» What the exercise asks
After finding the line containing "Macron, en el" below, please output that line and each following one through the line containing "ES Pair of Skull earrings", exactly as written.

» Dataset records
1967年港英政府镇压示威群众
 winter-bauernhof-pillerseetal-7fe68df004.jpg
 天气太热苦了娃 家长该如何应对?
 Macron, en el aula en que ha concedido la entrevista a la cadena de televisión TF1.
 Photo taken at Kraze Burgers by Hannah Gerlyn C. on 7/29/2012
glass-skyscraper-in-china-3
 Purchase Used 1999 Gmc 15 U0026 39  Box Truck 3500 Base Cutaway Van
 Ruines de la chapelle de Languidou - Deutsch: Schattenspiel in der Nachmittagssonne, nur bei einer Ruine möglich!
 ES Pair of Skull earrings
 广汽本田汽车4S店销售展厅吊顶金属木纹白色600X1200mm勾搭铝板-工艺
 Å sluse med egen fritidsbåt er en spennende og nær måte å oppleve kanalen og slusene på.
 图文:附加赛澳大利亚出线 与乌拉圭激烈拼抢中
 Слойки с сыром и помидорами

» Exercise output
 Macron, en el aula en que ha concedido la entrevista a la cadena de televisión TF1.
 Photo taken at Kraze Burgers by Hannah Gerlyn C. on 7/29/2012
glass-skyscraper-in-china-3
 Purchase Used 1999 Gmc 15 U0026 39  Box Truck 3500 Base Cutaway Van
 Ruines de la chapelle de Languidou - Deutsch: Schattenspiel in der Nachmittagssonne, nur bei einer Ruine möglich!
 ES Pair of Skull earrings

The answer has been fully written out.